Youth and the Bright Medusa, by Willa Cather (Alfred A. Knopf). Fifteen years ago, Miss Cather published a volume of short stories entitled "The Troll Garden." This volume has long been out of print, although its influence may be seen in the work of many contemporary story writers. The greater part of its contents is now reprinted in the present volume, together with four new stories of less interest. These eight studies, dealing for the most part with the artistic temperament, are written with a detached observation of life that clearly reveals the influence of Flaubert on the one hand and of Henry James on the other, but there is a quality of personal style built up out of nervous rhythms and an instinctive reticence of personal attitude which Miss Cather only shares with Sherwood Anderson among her American compatriots. She is more assured in the traditional quality of her work than Anderson, but hardly less astringent. I regard this book as one of the most important contributions to the American short story published during the past year, and personally I consider it more significant than her four admirable novels.
From Place to Place, by Irvin S. Cobb (George H. Doran Company). I have frequently had occasion to point out in the past that Mr. Cobb's work, in depth of conception and breadth of execution, makes him the legitimate successor of Mark Twain as a painter of the ampler life of the American South and Middle West. In his new collection of nine stories, there are at least three which I confidently believe are destined to last as long as the best stories of Hawthorne and Poe. The most noteworthy of these is "Boys Will Be Boys," which I printed in a previous volume of this series. "The Luck Piece" and "The Gallowsmith," though sharply contrasted in subject matter, reveal the same profound understanding of American life which makes Mr. Cobb almost our best interpreter in fiction to readers in other countries. Like Mark Twain, Mr. Cobb is quite uncritical of his own work, and two of these stories are of merely ephemeral value. I should like no better task than to edite a selection of Mr. Cobb's stories in one volume for introduction to the English public, and I think that such a volume would be the best service American letters could render to English letters at the present moment.

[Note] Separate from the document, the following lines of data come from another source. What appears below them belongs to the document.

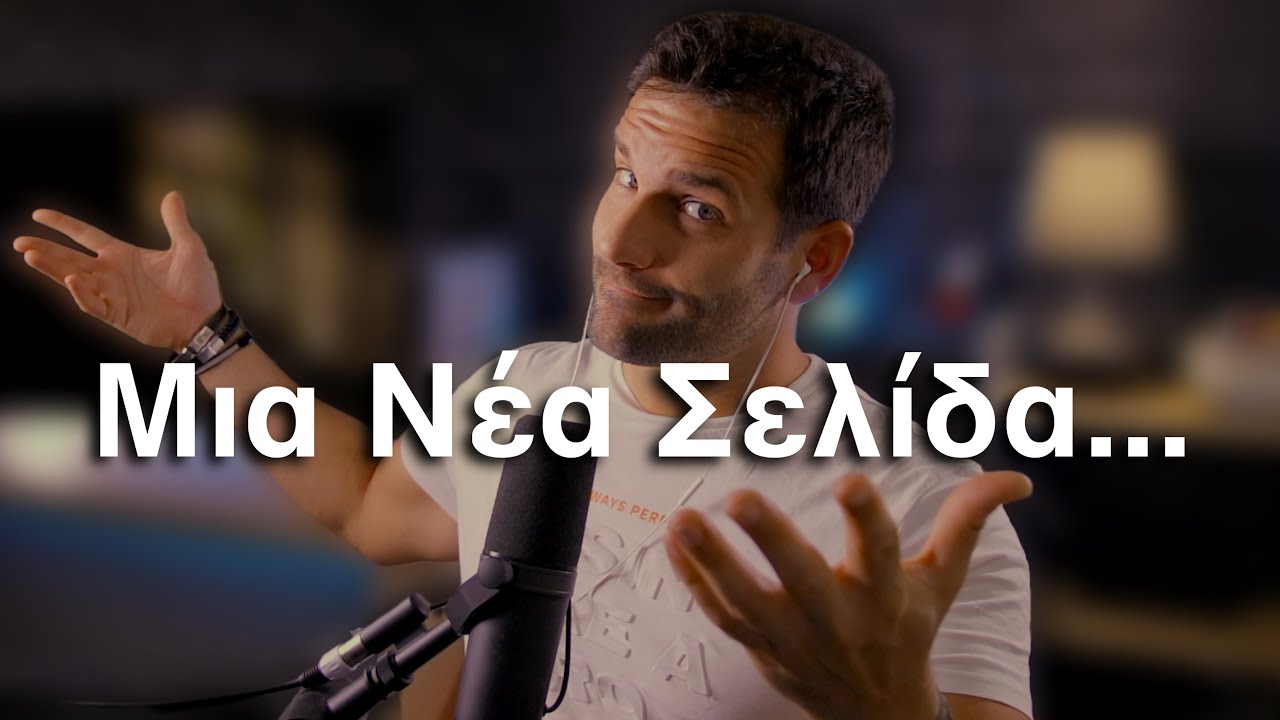 &Omicron;&iota; &Mu;&epsilon;&gamma;&alpha;&lambda;ύ&tau;&epsilon;&rho;&epsilon;&sigmaf; &Alpha;&nu;&alpha;&kappa;&omicron;&iota;&nu;ώ&sigma;&epsilon;&iota;&sigmaf; &Tau;&omicron;&upsilon; 'FitgamingGR'
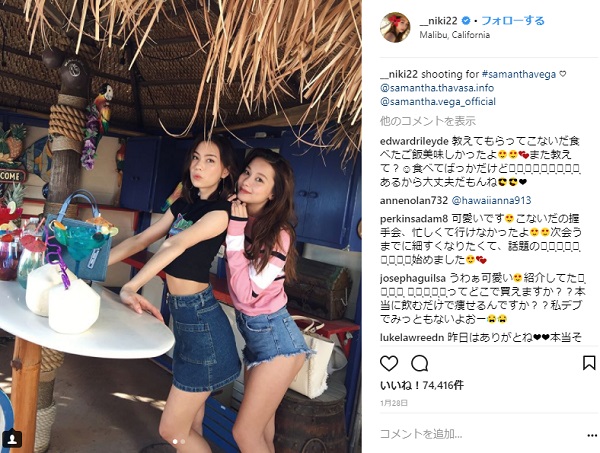 å±±Pã¨Nikiì ëí ì´ë¯¸ì§ ê²ìê²°ê³¼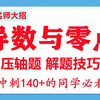 高三数学一轮复习-高中数学网课全套视频-高三数学重点知识点总结大全-高考冲刺解题大招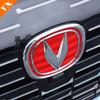 dnprv2 For Changan cs55 plus accessories cs55plus 2025 2024 Car Reflective Emblem, Warning Emblem, Front And Rear Emblem Modification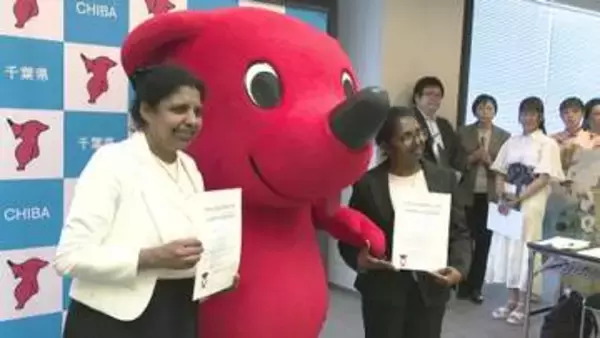 千葉県施策に外国人の視点を反映　県在住３０人をグローバルパートナーズに任命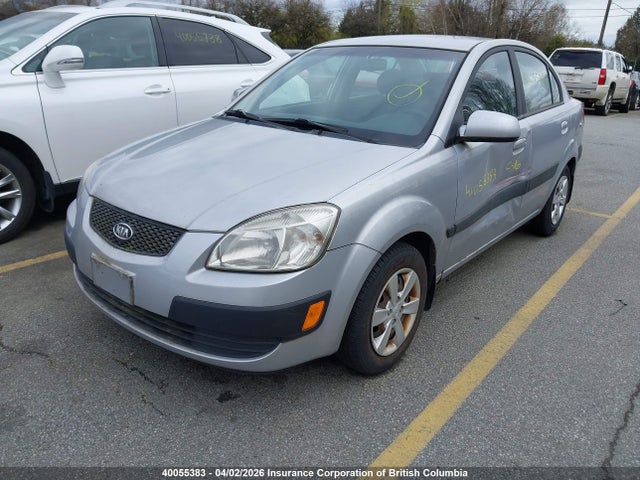 Aukcja sprzedaży 2009 Kia Rio, vin: KNADE223096485382, numer aukcji: 40055383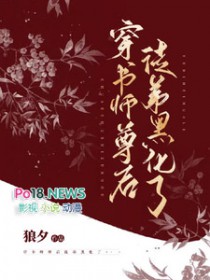 穿书师尊后徒弟黑化了gl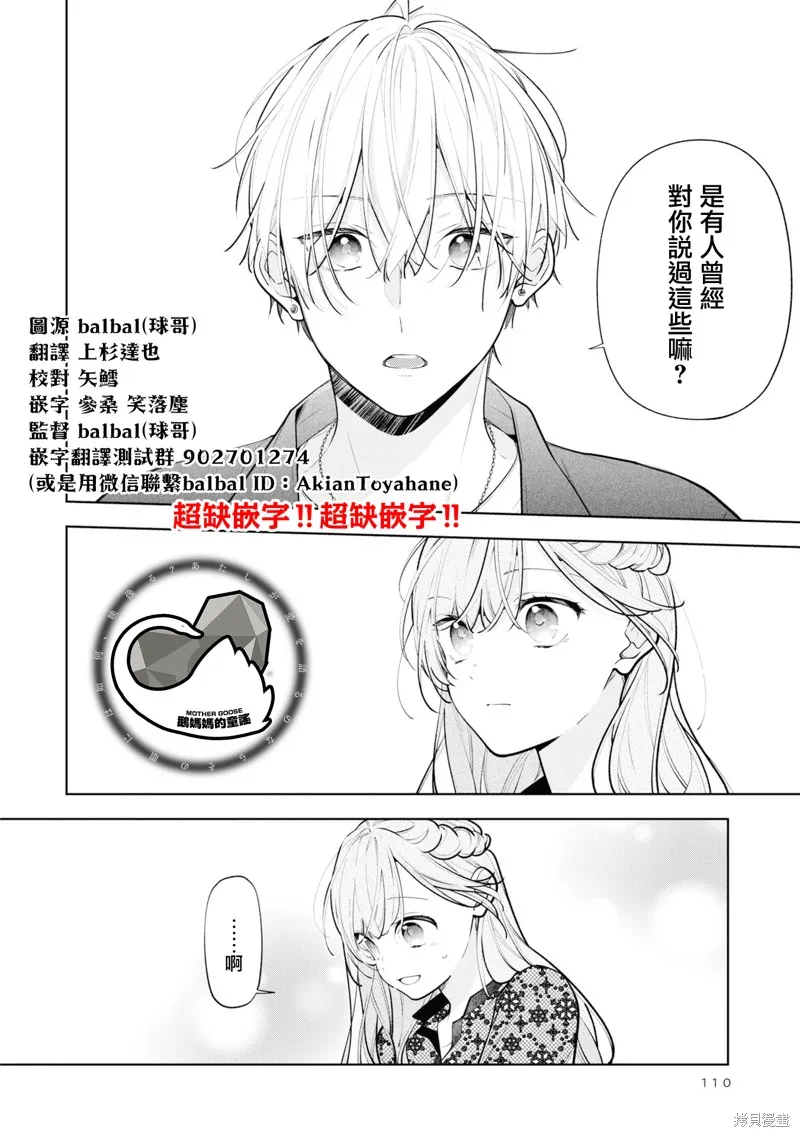戀上朋友姐姐的男孩子,连载10.1,第12张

The Life of the Party, by Irvin S. Cobb (George H. Doran Company). I shall claim no special literary quality for this short story which Mr. Cobb has reprinted from The Saturday Evening Post, but America usually shows such poverty in producing humorous stories that the infectious quality of this wildly improbable adventure makes the story seem better than it really is. It cannot be regarded as more than a diversion from Mr. Cobb's rich human studies of American life.
Hiker Joy, by James B. Connolly (Charles Scribner's Sons). This series of stories about a little New York wharf-rat which Mr. Connolly has reprinted from Collier's Weekly are less important than the admirable stories of the Gloucester fishermen which first made his reputation. They are told by the wharf-rat in dialect with a casual reportorial air which is tolerably convincing, and it is clear that they are based on a background of first-hand experience. Mr. Connolly's hand is not entirely subdued to the medium in which he has chosen to work, but the result is a certain monotony of interest.